Hukum Indonesia sangat membatasi pilihan bagi orang asing untuk terlibat dalam pasar properti residensial negara tersebut. Hanya warga negara Indonesia yang dapat memiliki sertifikat tanah; orang asing hanya dapat menyewa properti untuk jangka waktu 25 tahun, yang dapat diperpanjang dua kali. Dalam praktiknya, tentu saja, ini sering menyebabkan orang Indonesia membeli properti untuk pasangan atau kenalan asing. Meskipun telah ada pembicaraan tentang pelonggaran pembatasan pada orang asing, tidak jelas kapan ini akan terjadi. Baru-baru ini pada bulan Mei 2015, pemerintah mengumumkan bahwa mereka berencana untuk mengizinkan orang asing untuk membeli properti di segmen apartemen mewah yang didefinisikan sebagai memiliki nilai minimum Rp5 miliar.

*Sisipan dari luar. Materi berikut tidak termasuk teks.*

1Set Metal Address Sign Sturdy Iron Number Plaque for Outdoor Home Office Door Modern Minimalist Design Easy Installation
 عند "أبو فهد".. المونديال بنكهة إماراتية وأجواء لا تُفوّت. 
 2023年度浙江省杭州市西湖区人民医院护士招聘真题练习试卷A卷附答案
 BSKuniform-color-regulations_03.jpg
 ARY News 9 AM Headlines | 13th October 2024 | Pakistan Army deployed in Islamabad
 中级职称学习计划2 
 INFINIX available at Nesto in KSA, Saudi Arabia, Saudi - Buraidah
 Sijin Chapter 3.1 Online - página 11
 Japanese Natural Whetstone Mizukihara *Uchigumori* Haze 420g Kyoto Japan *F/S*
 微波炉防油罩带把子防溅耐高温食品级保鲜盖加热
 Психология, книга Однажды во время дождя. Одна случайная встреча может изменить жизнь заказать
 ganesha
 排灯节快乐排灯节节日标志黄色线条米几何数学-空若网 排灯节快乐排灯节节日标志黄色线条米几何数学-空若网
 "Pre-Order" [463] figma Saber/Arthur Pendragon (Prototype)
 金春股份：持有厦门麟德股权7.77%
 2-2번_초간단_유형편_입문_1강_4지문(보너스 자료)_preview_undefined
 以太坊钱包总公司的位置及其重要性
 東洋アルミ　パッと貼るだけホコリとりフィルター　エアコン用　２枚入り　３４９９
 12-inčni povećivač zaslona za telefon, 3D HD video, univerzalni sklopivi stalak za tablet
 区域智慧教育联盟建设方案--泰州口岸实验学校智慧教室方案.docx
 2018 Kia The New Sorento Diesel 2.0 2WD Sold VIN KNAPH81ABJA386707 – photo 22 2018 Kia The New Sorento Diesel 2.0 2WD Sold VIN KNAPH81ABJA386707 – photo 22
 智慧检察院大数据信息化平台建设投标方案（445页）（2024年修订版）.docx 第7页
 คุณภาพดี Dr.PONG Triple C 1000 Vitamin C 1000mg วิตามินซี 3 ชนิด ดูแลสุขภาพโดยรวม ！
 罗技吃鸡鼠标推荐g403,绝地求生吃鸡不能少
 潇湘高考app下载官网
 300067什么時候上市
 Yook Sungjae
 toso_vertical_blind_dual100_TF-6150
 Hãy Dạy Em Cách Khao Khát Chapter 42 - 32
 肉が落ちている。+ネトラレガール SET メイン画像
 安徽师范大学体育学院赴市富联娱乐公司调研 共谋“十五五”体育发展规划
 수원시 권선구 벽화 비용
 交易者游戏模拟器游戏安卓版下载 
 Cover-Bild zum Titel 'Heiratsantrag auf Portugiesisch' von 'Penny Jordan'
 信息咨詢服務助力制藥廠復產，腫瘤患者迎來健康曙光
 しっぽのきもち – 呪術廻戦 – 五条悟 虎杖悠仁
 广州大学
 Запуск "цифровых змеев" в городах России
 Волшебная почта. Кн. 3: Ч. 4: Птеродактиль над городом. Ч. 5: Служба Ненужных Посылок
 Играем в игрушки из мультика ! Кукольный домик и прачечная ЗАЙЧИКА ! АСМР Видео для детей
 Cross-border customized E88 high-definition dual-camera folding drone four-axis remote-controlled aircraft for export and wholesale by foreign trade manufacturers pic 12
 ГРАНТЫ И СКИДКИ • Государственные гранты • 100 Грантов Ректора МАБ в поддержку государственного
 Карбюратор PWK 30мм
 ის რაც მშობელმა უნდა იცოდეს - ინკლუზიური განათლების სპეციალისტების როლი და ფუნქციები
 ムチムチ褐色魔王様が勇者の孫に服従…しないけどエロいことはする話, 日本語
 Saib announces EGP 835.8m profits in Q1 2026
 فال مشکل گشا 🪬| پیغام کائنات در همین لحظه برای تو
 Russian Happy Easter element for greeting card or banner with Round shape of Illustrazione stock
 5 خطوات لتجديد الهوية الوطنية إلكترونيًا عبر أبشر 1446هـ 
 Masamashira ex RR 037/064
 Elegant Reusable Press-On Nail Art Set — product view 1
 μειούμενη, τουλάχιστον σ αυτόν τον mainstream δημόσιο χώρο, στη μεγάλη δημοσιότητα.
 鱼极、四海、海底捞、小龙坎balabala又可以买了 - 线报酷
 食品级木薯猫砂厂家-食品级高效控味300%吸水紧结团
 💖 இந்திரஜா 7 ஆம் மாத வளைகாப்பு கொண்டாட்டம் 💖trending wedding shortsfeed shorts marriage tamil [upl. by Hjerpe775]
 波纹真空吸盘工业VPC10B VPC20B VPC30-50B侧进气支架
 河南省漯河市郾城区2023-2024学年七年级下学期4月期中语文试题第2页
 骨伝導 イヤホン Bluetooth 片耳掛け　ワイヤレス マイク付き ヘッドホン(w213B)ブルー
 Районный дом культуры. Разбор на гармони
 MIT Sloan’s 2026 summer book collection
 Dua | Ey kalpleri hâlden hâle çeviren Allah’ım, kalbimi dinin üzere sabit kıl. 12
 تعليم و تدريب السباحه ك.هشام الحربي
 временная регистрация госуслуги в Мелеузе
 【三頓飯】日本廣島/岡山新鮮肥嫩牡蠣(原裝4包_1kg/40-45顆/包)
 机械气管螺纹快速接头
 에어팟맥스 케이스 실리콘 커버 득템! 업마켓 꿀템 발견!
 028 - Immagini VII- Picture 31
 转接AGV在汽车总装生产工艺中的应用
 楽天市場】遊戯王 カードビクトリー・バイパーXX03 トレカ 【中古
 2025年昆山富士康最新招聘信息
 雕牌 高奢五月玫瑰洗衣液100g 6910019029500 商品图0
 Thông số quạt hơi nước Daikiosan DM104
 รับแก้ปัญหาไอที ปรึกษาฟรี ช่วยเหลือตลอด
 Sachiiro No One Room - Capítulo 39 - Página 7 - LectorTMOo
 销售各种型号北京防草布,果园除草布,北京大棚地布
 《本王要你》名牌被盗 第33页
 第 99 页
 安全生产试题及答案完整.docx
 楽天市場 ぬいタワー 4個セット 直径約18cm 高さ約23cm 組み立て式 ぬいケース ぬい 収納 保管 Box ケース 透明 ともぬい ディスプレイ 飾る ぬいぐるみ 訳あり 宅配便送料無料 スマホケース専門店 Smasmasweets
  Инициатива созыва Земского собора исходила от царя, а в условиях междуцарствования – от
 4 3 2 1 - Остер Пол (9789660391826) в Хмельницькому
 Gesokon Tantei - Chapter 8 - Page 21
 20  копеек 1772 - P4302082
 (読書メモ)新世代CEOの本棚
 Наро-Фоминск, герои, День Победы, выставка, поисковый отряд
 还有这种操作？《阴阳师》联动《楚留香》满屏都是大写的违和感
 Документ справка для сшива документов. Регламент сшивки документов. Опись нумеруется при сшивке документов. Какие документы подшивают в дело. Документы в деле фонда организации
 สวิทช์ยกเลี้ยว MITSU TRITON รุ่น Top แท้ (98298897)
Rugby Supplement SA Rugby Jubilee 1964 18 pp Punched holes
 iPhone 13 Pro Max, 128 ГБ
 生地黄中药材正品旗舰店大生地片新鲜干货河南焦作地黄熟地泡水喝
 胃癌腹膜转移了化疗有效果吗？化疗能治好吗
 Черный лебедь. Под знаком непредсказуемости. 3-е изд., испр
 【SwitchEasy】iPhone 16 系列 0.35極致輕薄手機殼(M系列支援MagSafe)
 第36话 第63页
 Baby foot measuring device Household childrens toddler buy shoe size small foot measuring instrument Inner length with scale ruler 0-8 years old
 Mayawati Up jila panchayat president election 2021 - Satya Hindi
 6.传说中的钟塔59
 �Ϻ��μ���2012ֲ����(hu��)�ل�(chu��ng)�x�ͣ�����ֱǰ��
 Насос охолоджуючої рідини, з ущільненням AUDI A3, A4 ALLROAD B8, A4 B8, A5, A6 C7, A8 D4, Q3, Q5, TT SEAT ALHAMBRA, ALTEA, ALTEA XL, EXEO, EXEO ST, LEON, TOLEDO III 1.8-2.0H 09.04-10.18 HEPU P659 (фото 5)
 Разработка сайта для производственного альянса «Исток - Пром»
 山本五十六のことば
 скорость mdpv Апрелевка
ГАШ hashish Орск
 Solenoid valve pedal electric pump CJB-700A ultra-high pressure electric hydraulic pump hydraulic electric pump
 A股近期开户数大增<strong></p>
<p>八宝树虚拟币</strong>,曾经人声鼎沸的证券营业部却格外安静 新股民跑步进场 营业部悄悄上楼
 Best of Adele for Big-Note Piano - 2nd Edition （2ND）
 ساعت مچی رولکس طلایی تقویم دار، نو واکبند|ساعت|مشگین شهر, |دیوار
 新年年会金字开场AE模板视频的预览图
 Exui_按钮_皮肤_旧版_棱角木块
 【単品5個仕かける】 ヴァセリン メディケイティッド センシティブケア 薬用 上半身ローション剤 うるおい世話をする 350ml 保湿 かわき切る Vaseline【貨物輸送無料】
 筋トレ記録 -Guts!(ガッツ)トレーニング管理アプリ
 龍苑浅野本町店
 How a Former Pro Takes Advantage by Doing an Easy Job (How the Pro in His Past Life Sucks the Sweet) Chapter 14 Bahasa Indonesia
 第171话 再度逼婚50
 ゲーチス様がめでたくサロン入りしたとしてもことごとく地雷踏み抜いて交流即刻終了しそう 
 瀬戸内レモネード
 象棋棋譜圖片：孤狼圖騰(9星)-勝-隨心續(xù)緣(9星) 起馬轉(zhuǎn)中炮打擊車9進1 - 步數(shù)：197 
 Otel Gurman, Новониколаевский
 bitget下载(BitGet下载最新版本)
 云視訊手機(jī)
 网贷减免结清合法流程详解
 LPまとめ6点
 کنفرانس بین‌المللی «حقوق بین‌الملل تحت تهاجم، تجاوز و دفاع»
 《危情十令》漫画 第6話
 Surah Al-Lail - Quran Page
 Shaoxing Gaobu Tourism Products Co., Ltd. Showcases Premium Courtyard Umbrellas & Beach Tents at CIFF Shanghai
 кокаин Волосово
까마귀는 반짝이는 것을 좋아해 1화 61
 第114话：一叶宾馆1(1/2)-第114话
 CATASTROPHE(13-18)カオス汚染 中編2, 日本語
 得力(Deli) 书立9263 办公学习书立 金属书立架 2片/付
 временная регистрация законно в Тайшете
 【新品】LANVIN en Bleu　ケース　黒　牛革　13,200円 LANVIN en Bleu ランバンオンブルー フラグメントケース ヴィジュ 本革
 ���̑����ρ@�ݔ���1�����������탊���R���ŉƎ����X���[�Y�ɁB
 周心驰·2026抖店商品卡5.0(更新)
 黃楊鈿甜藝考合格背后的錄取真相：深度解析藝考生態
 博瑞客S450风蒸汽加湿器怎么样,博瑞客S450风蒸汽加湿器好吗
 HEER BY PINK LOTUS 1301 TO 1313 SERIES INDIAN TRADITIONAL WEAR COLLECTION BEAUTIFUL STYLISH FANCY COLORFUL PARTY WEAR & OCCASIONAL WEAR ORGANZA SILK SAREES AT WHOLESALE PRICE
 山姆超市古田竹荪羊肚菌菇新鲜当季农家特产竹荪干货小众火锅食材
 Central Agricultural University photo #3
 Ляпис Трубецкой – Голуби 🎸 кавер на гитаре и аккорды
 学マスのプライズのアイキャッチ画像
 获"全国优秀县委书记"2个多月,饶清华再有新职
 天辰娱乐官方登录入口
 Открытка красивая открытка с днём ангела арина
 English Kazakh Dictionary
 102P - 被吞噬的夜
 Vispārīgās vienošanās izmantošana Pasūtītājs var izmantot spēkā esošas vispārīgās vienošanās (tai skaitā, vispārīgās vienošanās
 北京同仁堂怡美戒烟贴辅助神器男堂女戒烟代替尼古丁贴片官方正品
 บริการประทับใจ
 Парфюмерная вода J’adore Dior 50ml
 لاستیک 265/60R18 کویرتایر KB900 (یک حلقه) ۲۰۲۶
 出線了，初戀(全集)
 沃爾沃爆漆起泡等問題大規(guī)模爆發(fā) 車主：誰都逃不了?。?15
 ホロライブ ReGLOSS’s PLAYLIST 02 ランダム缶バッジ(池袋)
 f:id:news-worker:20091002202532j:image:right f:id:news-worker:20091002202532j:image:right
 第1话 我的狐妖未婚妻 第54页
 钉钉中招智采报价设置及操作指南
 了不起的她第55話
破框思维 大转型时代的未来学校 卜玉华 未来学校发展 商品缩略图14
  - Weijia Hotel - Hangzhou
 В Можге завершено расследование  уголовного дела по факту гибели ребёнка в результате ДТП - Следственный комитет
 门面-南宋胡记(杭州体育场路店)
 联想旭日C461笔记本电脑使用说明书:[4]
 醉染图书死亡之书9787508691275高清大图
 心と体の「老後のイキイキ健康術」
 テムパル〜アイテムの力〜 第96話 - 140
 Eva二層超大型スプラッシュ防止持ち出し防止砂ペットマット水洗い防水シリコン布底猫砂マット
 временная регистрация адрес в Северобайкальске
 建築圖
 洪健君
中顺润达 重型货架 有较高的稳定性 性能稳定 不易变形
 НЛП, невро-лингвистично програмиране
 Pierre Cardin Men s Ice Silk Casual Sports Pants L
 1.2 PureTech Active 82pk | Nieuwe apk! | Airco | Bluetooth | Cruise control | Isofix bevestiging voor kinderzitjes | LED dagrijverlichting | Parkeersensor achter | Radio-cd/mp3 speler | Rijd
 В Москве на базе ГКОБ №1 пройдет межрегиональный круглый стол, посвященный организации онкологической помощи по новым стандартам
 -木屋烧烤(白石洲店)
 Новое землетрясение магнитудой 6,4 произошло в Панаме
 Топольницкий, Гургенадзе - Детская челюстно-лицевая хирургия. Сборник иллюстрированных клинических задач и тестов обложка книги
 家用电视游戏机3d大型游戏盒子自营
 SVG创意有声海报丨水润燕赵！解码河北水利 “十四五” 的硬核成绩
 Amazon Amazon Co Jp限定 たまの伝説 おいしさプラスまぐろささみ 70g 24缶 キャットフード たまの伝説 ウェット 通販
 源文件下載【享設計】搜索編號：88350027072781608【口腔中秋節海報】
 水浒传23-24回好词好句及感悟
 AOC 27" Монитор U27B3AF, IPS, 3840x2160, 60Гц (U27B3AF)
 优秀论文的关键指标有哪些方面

Jika itu bergerak maju dengan rencana-rencana ini, itu akan memberikan dorongan yang signifikan ke pasar kelas atas.

Pengelihatan tetap cerah

Mengambil pandangan jangka panjang, langkah-langkah bank sentral harus disambut dalam efeknya untuk menstabilkan pasar dan mempersiapkannya untuk pertumbuhan berkelanjutan, dengan investasi secara bertahap menyebar ke daerah-daerah dari hotspot real estat Jakarta dan Bali. Potensi pertumbuhan jangka panjang dari ekonomi terbesar di Asia Tenggara tidak perlu dipersoalkan lagi, dan penyerahan presiden secara damai pada tahun 2014 menggarisbawahi reputasi Indonesia untuk stabilitas politik. Populasi negara itu muda dan terus bertambah; urbanisasi dan peningkatan standar hidup mendukung permintaan akan properti yang mendarat. Pemerintah yang ambisius berencana untuk meningkatkan kuantitas dan kualitas mantra perumahan yang terjangkau, memikat prospek bisnis untuk pengembangan berbiaya rendah. Ujung atas pasar sama-sama menarik: Dalam laporan tahun 2014, Knight Frank meramalkan “peningkatan 144% yang mencolok di Indonesia” dalam jumlah individu yang bernilai sangat tinggi. Sementara itu, meningkatnya kelangkaan ruang di Jakarta menaikkan harga tanah dan dengan demikian menciptakan kasus yang menarik untuk investasi di apartemen bertingkat tinggi, dengan gedung pencakar langit sudah mendominasi cakrawala ibukota. Legalitas yang terlibat dalam akuisisi properti di Indonesia rumit, yang membuat biaya transaksi relatif tinggi. Sementara membaik, pasar masih dianggap kurang transparan. Untuk mengurangi risiko yang terkait dengan informasi yang tidak memadai di lapangan, pengembang dan investor asing biasanya berpartisipasi melalui usaha patungan dengan perusahaan lokal atau secara tidak langsung melalui pengembang yang terdaftar.